3. Joseph Groia v. The Law Society of Upper Canada, 2015 ONSC 686
 The first issue raised by this appeal is the role, if any, that the respondent has to investigate and regulate the conduct of lawyers within the courtroom. It raises an important issue, at least in part, because there has been increasing concern over the last number of years that the conduct of lawyers is becoming less and less civil – both inside and outside the courtroom. This concern has led to many initiatives directed at reinforcing in the minds of all lawyers the need for civility in their dealings with each other, with the courts, and with the public. For example, in 2001, The Advocates’ Society (which is an intervener in this case) published The Principles of Civility for Advocates, which was revised and reissued in 2009.

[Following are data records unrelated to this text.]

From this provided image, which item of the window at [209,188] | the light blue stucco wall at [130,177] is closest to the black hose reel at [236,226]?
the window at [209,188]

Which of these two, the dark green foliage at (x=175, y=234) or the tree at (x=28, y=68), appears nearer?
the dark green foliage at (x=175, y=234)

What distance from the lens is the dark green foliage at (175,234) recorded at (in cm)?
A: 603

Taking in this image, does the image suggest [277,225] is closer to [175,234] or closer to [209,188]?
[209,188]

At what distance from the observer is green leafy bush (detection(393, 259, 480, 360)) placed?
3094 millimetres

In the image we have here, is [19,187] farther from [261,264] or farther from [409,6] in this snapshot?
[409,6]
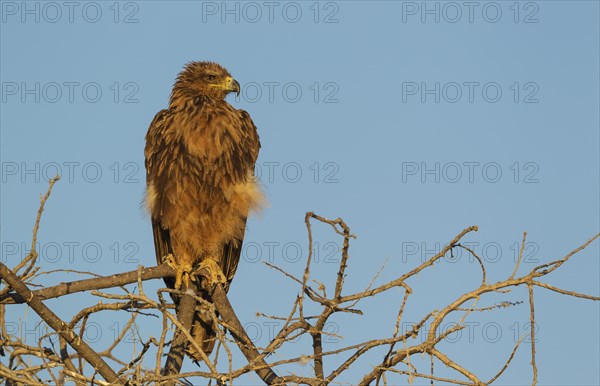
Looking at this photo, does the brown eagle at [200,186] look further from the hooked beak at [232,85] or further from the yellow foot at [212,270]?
the hooked beak at [232,85]

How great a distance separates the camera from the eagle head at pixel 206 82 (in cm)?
619

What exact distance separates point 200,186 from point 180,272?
2.08ft

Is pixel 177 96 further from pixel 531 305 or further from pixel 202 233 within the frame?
pixel 531 305

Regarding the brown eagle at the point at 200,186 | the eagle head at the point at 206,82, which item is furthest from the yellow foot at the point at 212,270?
the eagle head at the point at 206,82

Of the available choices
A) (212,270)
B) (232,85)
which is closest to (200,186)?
(212,270)

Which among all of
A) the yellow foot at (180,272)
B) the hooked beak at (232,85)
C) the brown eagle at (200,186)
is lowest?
the yellow foot at (180,272)

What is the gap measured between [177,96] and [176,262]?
1285mm

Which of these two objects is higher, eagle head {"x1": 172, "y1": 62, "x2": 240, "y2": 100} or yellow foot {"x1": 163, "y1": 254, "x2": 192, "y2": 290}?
eagle head {"x1": 172, "y1": 62, "x2": 240, "y2": 100}

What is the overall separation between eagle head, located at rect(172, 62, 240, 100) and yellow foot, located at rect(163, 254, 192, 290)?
132cm

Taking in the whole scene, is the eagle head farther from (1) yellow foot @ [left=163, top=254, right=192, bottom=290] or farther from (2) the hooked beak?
(1) yellow foot @ [left=163, top=254, right=192, bottom=290]

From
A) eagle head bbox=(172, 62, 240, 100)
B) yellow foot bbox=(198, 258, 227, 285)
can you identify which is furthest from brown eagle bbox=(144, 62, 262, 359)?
eagle head bbox=(172, 62, 240, 100)

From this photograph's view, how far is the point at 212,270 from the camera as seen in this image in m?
5.52

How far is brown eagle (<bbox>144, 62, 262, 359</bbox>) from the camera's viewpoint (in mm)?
5395

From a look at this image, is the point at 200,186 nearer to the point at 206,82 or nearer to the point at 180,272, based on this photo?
the point at 180,272
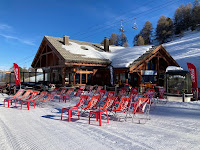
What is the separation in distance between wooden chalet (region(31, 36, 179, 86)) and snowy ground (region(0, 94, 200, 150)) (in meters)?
10.1

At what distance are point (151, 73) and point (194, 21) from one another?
2312 inches

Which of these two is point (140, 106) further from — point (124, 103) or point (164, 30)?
point (164, 30)

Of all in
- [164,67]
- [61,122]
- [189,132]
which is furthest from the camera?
[164,67]

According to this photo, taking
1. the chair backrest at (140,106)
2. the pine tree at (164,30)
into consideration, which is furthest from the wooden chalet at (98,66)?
the pine tree at (164,30)

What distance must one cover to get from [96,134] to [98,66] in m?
14.5

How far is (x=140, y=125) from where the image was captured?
18.7 feet

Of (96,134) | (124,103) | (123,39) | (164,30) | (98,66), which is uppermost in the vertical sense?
(123,39)

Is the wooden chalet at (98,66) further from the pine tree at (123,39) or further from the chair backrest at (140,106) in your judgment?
the pine tree at (123,39)

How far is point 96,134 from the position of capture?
4738 mm

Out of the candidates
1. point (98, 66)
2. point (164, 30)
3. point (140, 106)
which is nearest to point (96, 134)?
point (140, 106)

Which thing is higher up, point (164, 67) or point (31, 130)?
point (164, 67)

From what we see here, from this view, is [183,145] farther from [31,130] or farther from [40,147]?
[31,130]

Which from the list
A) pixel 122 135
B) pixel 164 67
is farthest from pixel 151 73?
pixel 122 135

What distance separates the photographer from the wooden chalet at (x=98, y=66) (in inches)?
652
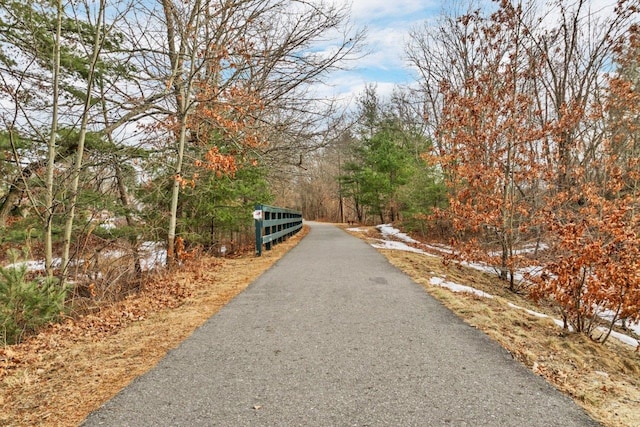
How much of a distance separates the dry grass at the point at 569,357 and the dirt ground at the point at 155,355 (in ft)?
0.04

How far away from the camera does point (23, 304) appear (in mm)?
4129

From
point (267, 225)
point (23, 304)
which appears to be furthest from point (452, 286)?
point (23, 304)

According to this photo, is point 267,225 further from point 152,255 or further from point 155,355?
point 155,355

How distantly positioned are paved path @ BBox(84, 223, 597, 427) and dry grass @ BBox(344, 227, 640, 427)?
17cm

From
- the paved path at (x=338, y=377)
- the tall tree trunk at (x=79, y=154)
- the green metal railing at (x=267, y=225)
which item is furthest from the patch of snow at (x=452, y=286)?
the tall tree trunk at (x=79, y=154)

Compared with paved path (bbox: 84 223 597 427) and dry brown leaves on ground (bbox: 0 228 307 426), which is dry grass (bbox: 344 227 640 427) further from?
dry brown leaves on ground (bbox: 0 228 307 426)

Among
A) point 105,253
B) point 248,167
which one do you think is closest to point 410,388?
point 105,253

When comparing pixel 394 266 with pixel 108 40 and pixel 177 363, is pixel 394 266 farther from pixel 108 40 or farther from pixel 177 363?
pixel 108 40

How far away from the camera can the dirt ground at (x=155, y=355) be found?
7.87ft

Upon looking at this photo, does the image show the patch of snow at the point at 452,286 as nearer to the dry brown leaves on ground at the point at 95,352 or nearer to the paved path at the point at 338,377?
the paved path at the point at 338,377

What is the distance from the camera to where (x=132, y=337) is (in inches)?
145

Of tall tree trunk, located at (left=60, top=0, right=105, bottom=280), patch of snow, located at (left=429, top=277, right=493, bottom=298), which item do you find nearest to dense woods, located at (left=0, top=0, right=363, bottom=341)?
Result: tall tree trunk, located at (left=60, top=0, right=105, bottom=280)

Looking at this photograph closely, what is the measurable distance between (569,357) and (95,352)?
4335 mm

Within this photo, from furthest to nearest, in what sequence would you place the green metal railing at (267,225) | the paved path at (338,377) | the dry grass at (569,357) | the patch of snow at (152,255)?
the green metal railing at (267,225) → the patch of snow at (152,255) → the dry grass at (569,357) → the paved path at (338,377)
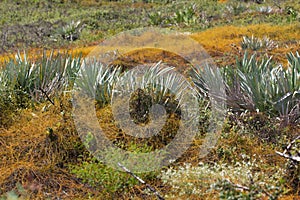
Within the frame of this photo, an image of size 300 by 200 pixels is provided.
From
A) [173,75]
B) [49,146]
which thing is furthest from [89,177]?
[173,75]

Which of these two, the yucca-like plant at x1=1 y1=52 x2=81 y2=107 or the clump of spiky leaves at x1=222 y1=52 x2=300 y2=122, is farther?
the yucca-like plant at x1=1 y1=52 x2=81 y2=107

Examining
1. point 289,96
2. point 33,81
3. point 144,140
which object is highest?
point 33,81

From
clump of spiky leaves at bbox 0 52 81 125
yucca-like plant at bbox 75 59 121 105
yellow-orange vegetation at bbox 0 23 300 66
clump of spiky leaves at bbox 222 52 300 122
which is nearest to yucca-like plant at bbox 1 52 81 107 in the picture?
clump of spiky leaves at bbox 0 52 81 125

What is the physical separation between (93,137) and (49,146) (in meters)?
0.53

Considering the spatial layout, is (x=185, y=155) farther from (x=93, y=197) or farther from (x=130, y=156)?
(x=93, y=197)

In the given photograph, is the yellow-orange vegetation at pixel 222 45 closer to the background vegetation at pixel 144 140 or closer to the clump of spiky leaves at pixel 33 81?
the clump of spiky leaves at pixel 33 81

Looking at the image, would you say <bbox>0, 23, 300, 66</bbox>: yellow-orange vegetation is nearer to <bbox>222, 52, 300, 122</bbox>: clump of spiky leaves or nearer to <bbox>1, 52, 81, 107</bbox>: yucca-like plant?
<bbox>1, 52, 81, 107</bbox>: yucca-like plant

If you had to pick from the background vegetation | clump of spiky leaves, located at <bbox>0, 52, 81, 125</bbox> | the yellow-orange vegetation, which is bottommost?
the yellow-orange vegetation

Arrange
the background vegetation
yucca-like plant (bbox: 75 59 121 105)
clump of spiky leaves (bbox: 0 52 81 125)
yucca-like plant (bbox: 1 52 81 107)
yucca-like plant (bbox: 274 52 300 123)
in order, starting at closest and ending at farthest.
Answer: the background vegetation < yucca-like plant (bbox: 274 52 300 123) < yucca-like plant (bbox: 75 59 121 105) < clump of spiky leaves (bbox: 0 52 81 125) < yucca-like plant (bbox: 1 52 81 107)

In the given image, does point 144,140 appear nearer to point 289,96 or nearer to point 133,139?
point 133,139

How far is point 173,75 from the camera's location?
654 cm

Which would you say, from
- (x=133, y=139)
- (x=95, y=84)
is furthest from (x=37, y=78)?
(x=133, y=139)

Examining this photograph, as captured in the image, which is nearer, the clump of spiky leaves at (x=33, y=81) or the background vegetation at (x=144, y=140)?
the background vegetation at (x=144, y=140)

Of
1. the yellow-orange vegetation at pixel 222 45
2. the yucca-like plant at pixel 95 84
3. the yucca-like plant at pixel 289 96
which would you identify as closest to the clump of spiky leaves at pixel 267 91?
the yucca-like plant at pixel 289 96
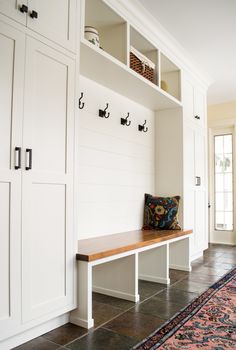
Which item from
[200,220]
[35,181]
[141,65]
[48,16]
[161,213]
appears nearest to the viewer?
[35,181]

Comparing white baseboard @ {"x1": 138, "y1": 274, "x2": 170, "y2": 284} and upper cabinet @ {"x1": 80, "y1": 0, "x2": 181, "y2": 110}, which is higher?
upper cabinet @ {"x1": 80, "y1": 0, "x2": 181, "y2": 110}

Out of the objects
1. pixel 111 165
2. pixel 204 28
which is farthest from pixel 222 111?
pixel 111 165

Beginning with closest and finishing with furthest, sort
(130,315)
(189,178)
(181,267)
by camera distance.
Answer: (130,315), (181,267), (189,178)

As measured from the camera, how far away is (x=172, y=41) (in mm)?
3436

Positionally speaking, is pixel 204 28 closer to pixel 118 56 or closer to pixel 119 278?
pixel 118 56

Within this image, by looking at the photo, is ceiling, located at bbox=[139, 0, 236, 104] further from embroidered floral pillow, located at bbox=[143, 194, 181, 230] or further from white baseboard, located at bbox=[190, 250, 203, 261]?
white baseboard, located at bbox=[190, 250, 203, 261]

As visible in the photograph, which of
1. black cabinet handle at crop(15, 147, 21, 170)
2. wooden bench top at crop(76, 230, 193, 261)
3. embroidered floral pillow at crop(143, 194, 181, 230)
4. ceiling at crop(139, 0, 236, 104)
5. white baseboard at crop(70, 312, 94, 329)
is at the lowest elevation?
white baseboard at crop(70, 312, 94, 329)

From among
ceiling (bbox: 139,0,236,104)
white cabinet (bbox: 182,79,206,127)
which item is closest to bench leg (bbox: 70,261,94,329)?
ceiling (bbox: 139,0,236,104)

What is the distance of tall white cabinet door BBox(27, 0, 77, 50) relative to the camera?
191 centimetres

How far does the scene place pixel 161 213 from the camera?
3580mm

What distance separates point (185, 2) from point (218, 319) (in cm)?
258

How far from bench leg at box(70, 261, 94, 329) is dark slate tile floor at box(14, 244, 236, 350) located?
54 mm

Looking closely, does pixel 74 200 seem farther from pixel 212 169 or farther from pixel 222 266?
pixel 212 169

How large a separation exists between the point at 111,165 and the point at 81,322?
157cm
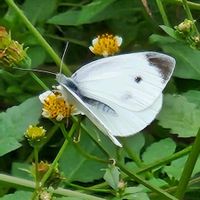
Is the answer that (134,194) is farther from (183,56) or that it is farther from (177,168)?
(183,56)

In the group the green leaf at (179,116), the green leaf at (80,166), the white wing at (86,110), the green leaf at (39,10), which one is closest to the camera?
the white wing at (86,110)

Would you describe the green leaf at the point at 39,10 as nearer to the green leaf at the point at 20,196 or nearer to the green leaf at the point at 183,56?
the green leaf at the point at 183,56

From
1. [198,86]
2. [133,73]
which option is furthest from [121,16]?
[133,73]

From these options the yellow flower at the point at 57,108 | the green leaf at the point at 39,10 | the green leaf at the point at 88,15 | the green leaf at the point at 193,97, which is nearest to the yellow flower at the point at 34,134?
the yellow flower at the point at 57,108

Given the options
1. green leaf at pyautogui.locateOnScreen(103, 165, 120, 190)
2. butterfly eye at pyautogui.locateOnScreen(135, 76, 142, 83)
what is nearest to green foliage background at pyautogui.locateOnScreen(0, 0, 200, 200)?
green leaf at pyautogui.locateOnScreen(103, 165, 120, 190)

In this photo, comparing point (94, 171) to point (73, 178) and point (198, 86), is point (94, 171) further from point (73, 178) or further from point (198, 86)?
point (198, 86)

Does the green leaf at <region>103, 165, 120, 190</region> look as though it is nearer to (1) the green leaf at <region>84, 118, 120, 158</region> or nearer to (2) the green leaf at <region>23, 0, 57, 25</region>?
(1) the green leaf at <region>84, 118, 120, 158</region>
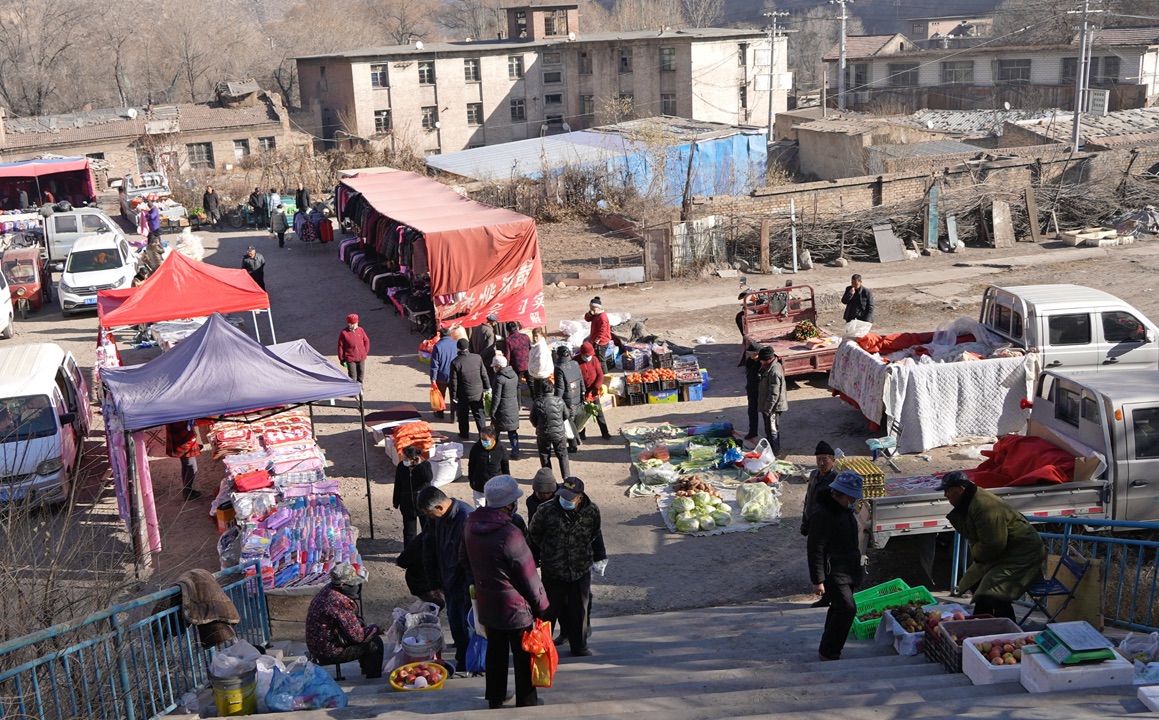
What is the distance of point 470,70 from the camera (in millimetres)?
55438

 It is not clear where this increase in incivility comes from. Perhaps it is a result of demands by clients who, completely unfamiliar with what actually constitutes effective advocacy, believe that an aggressive lawyer is an effective lawyer. The more aggressive, the more effective. Given the competition for business, a lawyer may not wish to demonstrate a lack of aggressiveness for fear that such clients will prefer to entrust their matter to other lawyers who mirror the client’s perception of the effective advocate. Perhaps it is also the result of the frequent image of lawyers in television shows, and in other media, where actors portray lawyers in a particular fashion unrestrained by any need to represent reality and without any concern for the reputation of the legal system. Good advocacy often does not make good television.
The most-consulted French-language decision was Carter c. Canada (Procureur général), 2015 CSC 5
 Au Canada, le fait d’aider une personne à mettre fin à ses jours constitue un crime. Par conséquent, les personnes gravement et irrémédiablement malades ne peuvent demander l’aide d’un médecin pour mourir et peuvent être condamnées à une vie de souffrances aiguës et intolérables. Devant une telle perspective, deux solutions s’offrent à elles : soit mettre fin prématurément à leurs jours, souvent par des moyens violents ou dangereux, soit souffrir jusqu’à ce qu’elles meurent de causes naturelles. Le choix est cruel.
 Il faut déterminer dans le présent pourvoi si la prohibition criminelle qui impose ce choix à une personne viole les droits que lui garantit la Charte canadienne des droits et libertés — le droit à la vie, à la liberté et à la sécurité de la personne (art. 7) et le droit à l’égalité devant la loi (art. 15). Trancher cette question nous oblige à pondérer des valeurs opposées d’une grande importance. D’une part, il y a l’autonomie et la dignité d’un adulte capable qui cherche dans la mort un remède à des problèmes de santé graves et irrémédiables. D’autre part, il y a le caractère sacré de la vie et la nécessité de protéger les personnes vulnérables.
* As of January 2014 we measure the total amount of time spent on the pages rather than simply the number of hits; as well, a case once mentioned won’t appear again for three months.